● EXERCISE TASKS
1. Answer these from the page on double sampling for large-scale multi-class classification:
(a) What kind of problem does the reduction strategy turn the original multi-class problem into?
(b) On which collections were the experiments carried out?
(c) What does the example_samples (mu) argument set?
2. Reproduce the part of the double-sampling page between "python3 run_script_m2b_github_probs.py [train" and "1, 2, 5, 10)", inclusive.

We address the problem of multi-class classification in the case where the number of classes is very large. We propose a double sampling strategy on top of a multi-class to binary reduction strategy, which transforms the original multi-class problem into a binary classification problem over pairs of examples. The aim of the sampling strategy is to overcome the curse of long-tailed class distributions exhibited in majority of large-scale multi-class classification problems and to reduce the number of pairs of examples in the expanded data. Experiments are carried out on DMOZ and Wikipedia collections with 10,000 to 100,000 classes where we show the efficiency of the proposed approach in terms of training and prediction time, memory consumption, and predictive performance with respect to state-of-the-art approaches.
python3 run_script_m2b_github_probs.py [train filename] [test filename] [example_samples] [class_sampling_rate] [Candidates]
example_samples (mu): Average number of examples sampled per class. The examples are chosen at random from each class with probability based on the distribution. ( e.g. values 1, 2, 5, 10)

● INFORMATION SHOWN
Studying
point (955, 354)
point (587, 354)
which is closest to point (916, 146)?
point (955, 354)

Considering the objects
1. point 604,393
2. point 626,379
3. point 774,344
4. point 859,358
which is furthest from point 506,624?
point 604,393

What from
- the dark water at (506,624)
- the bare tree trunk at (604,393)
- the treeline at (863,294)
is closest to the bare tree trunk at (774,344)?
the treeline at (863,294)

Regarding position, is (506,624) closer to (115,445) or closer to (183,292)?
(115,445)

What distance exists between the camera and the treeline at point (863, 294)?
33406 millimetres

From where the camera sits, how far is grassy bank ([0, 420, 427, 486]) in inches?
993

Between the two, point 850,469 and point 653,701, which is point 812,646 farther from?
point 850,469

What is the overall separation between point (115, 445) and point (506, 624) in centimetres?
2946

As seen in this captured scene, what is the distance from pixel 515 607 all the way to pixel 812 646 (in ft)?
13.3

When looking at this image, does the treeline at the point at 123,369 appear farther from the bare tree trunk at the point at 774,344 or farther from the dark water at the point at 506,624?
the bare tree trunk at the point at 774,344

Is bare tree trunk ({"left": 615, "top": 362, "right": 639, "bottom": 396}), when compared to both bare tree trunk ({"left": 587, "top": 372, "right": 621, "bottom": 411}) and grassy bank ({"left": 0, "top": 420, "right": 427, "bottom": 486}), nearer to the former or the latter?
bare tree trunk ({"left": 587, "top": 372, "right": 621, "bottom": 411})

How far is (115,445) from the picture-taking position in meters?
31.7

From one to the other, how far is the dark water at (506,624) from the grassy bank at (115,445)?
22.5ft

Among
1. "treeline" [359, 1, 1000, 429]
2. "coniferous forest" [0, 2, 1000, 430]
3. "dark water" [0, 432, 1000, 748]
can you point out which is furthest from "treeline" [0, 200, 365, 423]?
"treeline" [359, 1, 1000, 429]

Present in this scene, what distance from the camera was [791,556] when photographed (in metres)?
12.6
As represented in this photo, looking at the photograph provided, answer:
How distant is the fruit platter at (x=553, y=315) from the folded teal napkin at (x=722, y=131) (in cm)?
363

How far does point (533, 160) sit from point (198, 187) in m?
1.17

● THE ANSWERS
1.
(a) A binary classification problem over pairs of examples.
(b) DMOZ and Wikipedia.
(c) The average number of examples sampled per class.

2.
python3 run_script_m2b_github_probs.py [train filename] [test filename] [example_samples] [class_sampling_rate] [Candidates]
example_samples (mu): Average number of examples sampled per class. The examples are chosen at random from each class with probability based on the distribution. ( e.g. values 1, 2, 5, 10)